PROBLEMA CURTO A: Diga se cada afirmação abaixo está de acordo com o trecho do texto, respondendo sim ou não e citando as palavras decisivas: (i) Felipe Marín tem 36 anos; (ii) a porta do apartamento abriu sem dificuldade; (iii) o casal ainda estava dentro do prédio quando parte dele desabou.
PROBLEMA CURTO B: Reescreva a parte do trecho do texto que começa nas palavras "Felipe Marín acordou" e termina depois de "chegar à rua.", trocando "arapuca" por "armadilha".

Chilenos culpam construtoras pelos prédios que ruíram

       Algumas grandes construtoras e incorporadoras chilenas estão sendo acusadas de adotar dois pesos e duas medidas na hora de construir e de usar matérias de qualidade baixa em áreas nas quais a fiscalização é mais "frouxa"

       Felipe Marín acordou na madrugada de sábado, 27 de fevereiro, com o mundo sacudindo. Cambaleantes, ele e sua mulher chegaram até a porta do apartamento, mas ela estava travada. O terremoto havia entortado os batentes, deixando os dois presos naquela arapuca. Felipe, de 36 anos, é um administrador de empresas sedentário e ganhou uns quilos depois do casamento com Jimena, há oito anos. Mas o "gordinho" Felipe não hesitou, atirou-se contra a porta e a derrubou - ele mesmo diz não saber se conseguiu mesmo derrubar a porta ou se ela acabou arrancada do batente por causa dos solavancos do tremor. O piso estava se partindo. Mas, antes que parte do prédio desabasse, Felipe e sua mulher conseguiram chegar à rua.

TRECHOS DAS ENTRADAS:

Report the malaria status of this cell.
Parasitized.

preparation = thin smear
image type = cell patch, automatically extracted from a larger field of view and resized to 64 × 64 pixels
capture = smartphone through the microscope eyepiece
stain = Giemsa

RESULTADO DA TAREFA A: (i) Sim: "Felipe, de 36 anos". (ii) Não: "mas ela estava travada". (iii) Não: "antes que parte do prédio desabasse, Felipe e sua mulher conseguiram chegar à rua".

RESULTADO DA TAREFA B:
Felipe Marín acordou na madrugada de sábado, 27 de fevereiro, com o mundo sacudindo. Cambaleantes, ele e sua mulher chegaram até a porta do apartamento, mas ela estava travada. O terremoto havia entortado os batentes, deixando os dois presos naquela armadilha. Felipe, de 36 anos, é um administrador de empresas sedentário e ganhou uns quilos depois do casamento com Jimena, há oito anos. Mas o "gordinho" Felipe não hesitou, atirou-se contra a porta e a derrubou - ele mesmo diz não saber se conseguiu mesmo derrubar a porta ou se ela acabou arrancada do batente por causa dos solavancos do tremor. O piso estava se partindo. Mas, antes que parte do prédio desabasse, Felipe e sua mulher conseguiram chegar à rua.